Исходный текст:
┌──

Приказ есть приказ, я взял с собой солдата, и мы поползли по мосту, прячась за железными фермами. Было часа два пополудни, пасмурно. Лёд на реке уже тронулся, шли отдельные льдины. Временами на них проплывали трупы наших или немецких солдат. Мы уже подползли к взорванному быку, где вода кипящей струёй прорывалась сквозь осевшую ферму, когда нас заметили с той стороны и открыли пулемётный огонь. Солдат побежал. Его ранило, и он полетел в воду, но зацепился шинелью за торчавший швеллер и повис в воздухе. Его, конечно, немцы прикончили.
Я спрятался за металлической опорой. Выждал немного и стал перебегать, согнувшись, от опоры к опоре, но когда оставалось пробежать метров 50, укрыться уже было негде. А немец бил короткими очередями всё настойчивее. И тогда, бросив автомат, каску, гранаты и телогрейку, я прыгнул с моста в воду. Меня ожгло холодом. Под водой я скинул кирзовые сапоги и ватные брюки. Когда вынырнул, рядом оказалась плывущая льдина, и я уцепился за неё. Немцы меня уже не видели.
Минуты через две я уже коснулся ногами дна и побрёл к берегу. Но у самого берега к дамбе я уже выползал на карачках. Меня заметили наши, подхватили под руки и затащили на дамбу. Они увели меня в пустой дом, раздели догола, дали спирту, растёрли махровыми полотенцами, которые оказались в польском буфете, положили на диван, свалили на меня все перины и одеяла, какие только были, и послали Мишу Белякова на кухню за горячим обедом.
От выпитого спирта я сильно опьянел и уснул. Меня разбудили, когда пришёл Мишка. Он был бледен как полотно и не мог сказать ни слова. Его телогрейка и штаны были облеплены кашей и чем-то облиты. Оказывается, получив мой обед на кухне, он взял котелки с супом и вторым подмышку и пошел назад. По дороге увидел, как «ИС» ведёт огонь по крепости, и разинув рот начал любопытствовать, позабыв про мой обед.
Немец вёл редкий огонь по нашему танку. Вдруг один из снарядов ударил прямо в котелки, ушёл в землю возле самых ног Мишки и не взорвался. С Мишкой случился шок. Если бы снаряд разорвался, от Мишки ничего бы не осталось.
Беляков был колхозным парнем из Белоруссии. Во время войны возил пушки на тракторе. В мой взвод он перешёл разведчиком под Карбуселью.
Шёл 1944-й год. Как-то весенним утром готовилось наступление. Снег ещё лежал, но солнце уже порядком пригревало. Мы с Беляковым пошли на передок. Я сказал ему:
– Мишка, вот если сегодня ты останешься жив, то и закончишь войну живым…
Наступление было неудачным. Когда мы под вечер возвращались обратно, поляны вплоть до нашего основного НП были усеяны трупами. Но мы были живы. И те мои слова он часто вспоминал уже после войны.
Где-то он сейчас?.. Наверное, в своей Белоруссии. Помнит ли бои под Карбуселью? Наверняка помнит. Такое не забывается.

└──

Фрагмент данных:
┌──

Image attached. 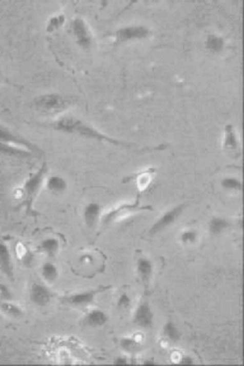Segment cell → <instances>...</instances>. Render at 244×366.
<instances>
[{"label":"cell","mask_w":244,"mask_h":366,"mask_svg":"<svg viewBox=\"0 0 244 366\" xmlns=\"http://www.w3.org/2000/svg\"><path fill=\"white\" fill-rule=\"evenodd\" d=\"M101 218V206L97 203H89L84 210V220L89 228L96 226Z\"/></svg>","instance_id":"5bb4252c"},{"label":"cell","mask_w":244,"mask_h":366,"mask_svg":"<svg viewBox=\"0 0 244 366\" xmlns=\"http://www.w3.org/2000/svg\"><path fill=\"white\" fill-rule=\"evenodd\" d=\"M47 171V164L44 162L43 166L36 172H33L28 177V179L23 184L22 187L19 189L20 202L18 204V209H25L26 215L30 216H37L39 215V213L33 210V203L42 189Z\"/></svg>","instance_id":"7a4b0ae2"},{"label":"cell","mask_w":244,"mask_h":366,"mask_svg":"<svg viewBox=\"0 0 244 366\" xmlns=\"http://www.w3.org/2000/svg\"><path fill=\"white\" fill-rule=\"evenodd\" d=\"M133 321L140 328H150L153 325L154 314L148 301H141L133 313Z\"/></svg>","instance_id":"30bf717a"},{"label":"cell","mask_w":244,"mask_h":366,"mask_svg":"<svg viewBox=\"0 0 244 366\" xmlns=\"http://www.w3.org/2000/svg\"><path fill=\"white\" fill-rule=\"evenodd\" d=\"M0 311L12 318H20L24 314L22 309L11 301H0Z\"/></svg>","instance_id":"ffe728a7"},{"label":"cell","mask_w":244,"mask_h":366,"mask_svg":"<svg viewBox=\"0 0 244 366\" xmlns=\"http://www.w3.org/2000/svg\"><path fill=\"white\" fill-rule=\"evenodd\" d=\"M120 347L122 348L123 351L128 353V354H134L141 349V344L139 342L134 339L133 337H125L122 338L120 341Z\"/></svg>","instance_id":"cb8c5ba5"},{"label":"cell","mask_w":244,"mask_h":366,"mask_svg":"<svg viewBox=\"0 0 244 366\" xmlns=\"http://www.w3.org/2000/svg\"><path fill=\"white\" fill-rule=\"evenodd\" d=\"M108 321V315L98 309L88 312L84 318V323L89 327H101Z\"/></svg>","instance_id":"2e32d148"},{"label":"cell","mask_w":244,"mask_h":366,"mask_svg":"<svg viewBox=\"0 0 244 366\" xmlns=\"http://www.w3.org/2000/svg\"><path fill=\"white\" fill-rule=\"evenodd\" d=\"M64 22H65V16L64 15H59V16L52 17L49 20V23L47 25V32H53L57 29H59L64 24Z\"/></svg>","instance_id":"83f0119b"},{"label":"cell","mask_w":244,"mask_h":366,"mask_svg":"<svg viewBox=\"0 0 244 366\" xmlns=\"http://www.w3.org/2000/svg\"><path fill=\"white\" fill-rule=\"evenodd\" d=\"M18 255L20 257V259L24 265H28V262L32 261L33 259V255L32 253L29 251V249L25 247V245L21 244L18 249Z\"/></svg>","instance_id":"f1b7e54d"},{"label":"cell","mask_w":244,"mask_h":366,"mask_svg":"<svg viewBox=\"0 0 244 366\" xmlns=\"http://www.w3.org/2000/svg\"><path fill=\"white\" fill-rule=\"evenodd\" d=\"M0 272L10 281L14 280V266L8 246L0 241Z\"/></svg>","instance_id":"4fadbf2b"},{"label":"cell","mask_w":244,"mask_h":366,"mask_svg":"<svg viewBox=\"0 0 244 366\" xmlns=\"http://www.w3.org/2000/svg\"><path fill=\"white\" fill-rule=\"evenodd\" d=\"M0 78H1V70H0Z\"/></svg>","instance_id":"836d02e7"},{"label":"cell","mask_w":244,"mask_h":366,"mask_svg":"<svg viewBox=\"0 0 244 366\" xmlns=\"http://www.w3.org/2000/svg\"><path fill=\"white\" fill-rule=\"evenodd\" d=\"M0 143L21 147L24 149L31 151L32 153L38 151V148L32 142L24 138L23 136L14 133L10 129H7L1 125H0Z\"/></svg>","instance_id":"ba28073f"},{"label":"cell","mask_w":244,"mask_h":366,"mask_svg":"<svg viewBox=\"0 0 244 366\" xmlns=\"http://www.w3.org/2000/svg\"><path fill=\"white\" fill-rule=\"evenodd\" d=\"M206 47L212 52H220L225 47V40L217 34H209L206 40Z\"/></svg>","instance_id":"d4e9b609"},{"label":"cell","mask_w":244,"mask_h":366,"mask_svg":"<svg viewBox=\"0 0 244 366\" xmlns=\"http://www.w3.org/2000/svg\"><path fill=\"white\" fill-rule=\"evenodd\" d=\"M42 276L48 283L54 282L59 276V271L57 267L52 262L49 261L45 262L42 267Z\"/></svg>","instance_id":"603a6c76"},{"label":"cell","mask_w":244,"mask_h":366,"mask_svg":"<svg viewBox=\"0 0 244 366\" xmlns=\"http://www.w3.org/2000/svg\"><path fill=\"white\" fill-rule=\"evenodd\" d=\"M179 239L184 245H192L198 240V232L195 229H186L180 233Z\"/></svg>","instance_id":"4316f807"},{"label":"cell","mask_w":244,"mask_h":366,"mask_svg":"<svg viewBox=\"0 0 244 366\" xmlns=\"http://www.w3.org/2000/svg\"><path fill=\"white\" fill-rule=\"evenodd\" d=\"M136 272L141 282L147 286L153 274V263L147 258H140L136 262Z\"/></svg>","instance_id":"9a60e30c"},{"label":"cell","mask_w":244,"mask_h":366,"mask_svg":"<svg viewBox=\"0 0 244 366\" xmlns=\"http://www.w3.org/2000/svg\"><path fill=\"white\" fill-rule=\"evenodd\" d=\"M180 364H185V365H189V364H193V360L191 357L189 356H184L180 359Z\"/></svg>","instance_id":"d6a6232c"},{"label":"cell","mask_w":244,"mask_h":366,"mask_svg":"<svg viewBox=\"0 0 244 366\" xmlns=\"http://www.w3.org/2000/svg\"><path fill=\"white\" fill-rule=\"evenodd\" d=\"M151 206H141L140 205V196L138 195L136 197L135 202L131 204H123L112 209L111 211L105 213L104 215H101L100 221L103 226H109L111 223H114L116 221H120L125 218H127L130 215L141 211H152Z\"/></svg>","instance_id":"3957f363"},{"label":"cell","mask_w":244,"mask_h":366,"mask_svg":"<svg viewBox=\"0 0 244 366\" xmlns=\"http://www.w3.org/2000/svg\"><path fill=\"white\" fill-rule=\"evenodd\" d=\"M52 296V292L45 284L39 282L33 283L30 290V299L34 304L45 307L50 302Z\"/></svg>","instance_id":"7c38bea8"},{"label":"cell","mask_w":244,"mask_h":366,"mask_svg":"<svg viewBox=\"0 0 244 366\" xmlns=\"http://www.w3.org/2000/svg\"><path fill=\"white\" fill-rule=\"evenodd\" d=\"M115 365H126L128 364V359L125 356H119L114 360Z\"/></svg>","instance_id":"1f68e13d"},{"label":"cell","mask_w":244,"mask_h":366,"mask_svg":"<svg viewBox=\"0 0 244 366\" xmlns=\"http://www.w3.org/2000/svg\"><path fill=\"white\" fill-rule=\"evenodd\" d=\"M222 188L226 190H233V191H241L242 190V182L240 179L236 177H225L221 181Z\"/></svg>","instance_id":"484cf974"},{"label":"cell","mask_w":244,"mask_h":366,"mask_svg":"<svg viewBox=\"0 0 244 366\" xmlns=\"http://www.w3.org/2000/svg\"><path fill=\"white\" fill-rule=\"evenodd\" d=\"M150 35H151V32L145 26L125 27L117 30L114 33L116 44L130 42L133 39H144Z\"/></svg>","instance_id":"52a82bcc"},{"label":"cell","mask_w":244,"mask_h":366,"mask_svg":"<svg viewBox=\"0 0 244 366\" xmlns=\"http://www.w3.org/2000/svg\"><path fill=\"white\" fill-rule=\"evenodd\" d=\"M231 226L230 221L223 217H220V216H216V217H213L210 222H209V232L211 233L212 235L214 236H217V235H220L222 234V232H225L229 227Z\"/></svg>","instance_id":"d6986e66"},{"label":"cell","mask_w":244,"mask_h":366,"mask_svg":"<svg viewBox=\"0 0 244 366\" xmlns=\"http://www.w3.org/2000/svg\"><path fill=\"white\" fill-rule=\"evenodd\" d=\"M50 127L57 131H61L69 134H75L87 139L97 140L99 142H107L109 144H113L116 146L122 147H133V143H128L122 140L112 138L111 136L106 135L105 133L101 132L98 129L93 128L89 124L85 123L84 120L79 119L72 116H65L62 118H58L54 123L50 125Z\"/></svg>","instance_id":"6da1fadb"},{"label":"cell","mask_w":244,"mask_h":366,"mask_svg":"<svg viewBox=\"0 0 244 366\" xmlns=\"http://www.w3.org/2000/svg\"><path fill=\"white\" fill-rule=\"evenodd\" d=\"M33 104L42 113L55 114L70 107L72 105V101L69 97L63 96L58 93H48L36 97Z\"/></svg>","instance_id":"277c9868"},{"label":"cell","mask_w":244,"mask_h":366,"mask_svg":"<svg viewBox=\"0 0 244 366\" xmlns=\"http://www.w3.org/2000/svg\"><path fill=\"white\" fill-rule=\"evenodd\" d=\"M13 295L8 286L0 282V301H12Z\"/></svg>","instance_id":"f546056e"},{"label":"cell","mask_w":244,"mask_h":366,"mask_svg":"<svg viewBox=\"0 0 244 366\" xmlns=\"http://www.w3.org/2000/svg\"><path fill=\"white\" fill-rule=\"evenodd\" d=\"M163 335L168 341L172 343H178L181 338V333L178 330L177 325L174 321L169 320L163 326Z\"/></svg>","instance_id":"7402d4cb"},{"label":"cell","mask_w":244,"mask_h":366,"mask_svg":"<svg viewBox=\"0 0 244 366\" xmlns=\"http://www.w3.org/2000/svg\"><path fill=\"white\" fill-rule=\"evenodd\" d=\"M131 302H132V300H131L130 296L127 293H123L122 295L118 299L117 306L120 309H128V308L131 307Z\"/></svg>","instance_id":"4dcf8cb0"},{"label":"cell","mask_w":244,"mask_h":366,"mask_svg":"<svg viewBox=\"0 0 244 366\" xmlns=\"http://www.w3.org/2000/svg\"><path fill=\"white\" fill-rule=\"evenodd\" d=\"M32 154L33 153L31 151L24 149L21 147L0 143V155H4L8 157H16V158H27Z\"/></svg>","instance_id":"e0dca14e"},{"label":"cell","mask_w":244,"mask_h":366,"mask_svg":"<svg viewBox=\"0 0 244 366\" xmlns=\"http://www.w3.org/2000/svg\"><path fill=\"white\" fill-rule=\"evenodd\" d=\"M111 288V286H99L97 288L94 289H90V290L82 291L78 292L75 294H71V295H66L61 297V301L72 306V307H87L89 306L90 303H92L94 299L101 294L104 293L105 291L109 290Z\"/></svg>","instance_id":"5b68a950"},{"label":"cell","mask_w":244,"mask_h":366,"mask_svg":"<svg viewBox=\"0 0 244 366\" xmlns=\"http://www.w3.org/2000/svg\"><path fill=\"white\" fill-rule=\"evenodd\" d=\"M184 210H185V205L184 204L178 205V206L174 207L173 209L169 210L165 214H163V215L159 219H157L155 223L150 227L149 234L155 235L157 233L163 231L168 226L173 225L179 217V215L182 214Z\"/></svg>","instance_id":"9c48e42d"},{"label":"cell","mask_w":244,"mask_h":366,"mask_svg":"<svg viewBox=\"0 0 244 366\" xmlns=\"http://www.w3.org/2000/svg\"><path fill=\"white\" fill-rule=\"evenodd\" d=\"M222 147L231 156L237 158L241 154V145L236 130L232 125H227L225 129Z\"/></svg>","instance_id":"8fae6325"},{"label":"cell","mask_w":244,"mask_h":366,"mask_svg":"<svg viewBox=\"0 0 244 366\" xmlns=\"http://www.w3.org/2000/svg\"><path fill=\"white\" fill-rule=\"evenodd\" d=\"M71 29L78 46L85 50L90 49L93 37L86 21L83 18H75L71 23Z\"/></svg>","instance_id":"8992f818"},{"label":"cell","mask_w":244,"mask_h":366,"mask_svg":"<svg viewBox=\"0 0 244 366\" xmlns=\"http://www.w3.org/2000/svg\"><path fill=\"white\" fill-rule=\"evenodd\" d=\"M46 186L51 193H63L67 189V181L59 175H52L48 178Z\"/></svg>","instance_id":"44dd1931"},{"label":"cell","mask_w":244,"mask_h":366,"mask_svg":"<svg viewBox=\"0 0 244 366\" xmlns=\"http://www.w3.org/2000/svg\"><path fill=\"white\" fill-rule=\"evenodd\" d=\"M59 242L56 238L49 237L44 239L39 245H38V251L45 254L48 257H54L59 251Z\"/></svg>","instance_id":"ac0fdd59"}]
</instances>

└──

Ваша задача:
Ответите на три вопроса по исходному тексту выше?
1. Что рассказчик скинул с себя под водой, прыгнув с моста?
2. Откуда был родом Беляков и чем он занимался во время войны до перехода во взвод разведчиком?
3. Какой шёл год, когда весенним утром готовилось наступление?

Результат задания:
1. Кирзовые сапоги и ватные брюки.
2. Беляков был колхозным парнем из Белоруссии и возил пушки на тракторе.
3. 1944-й год.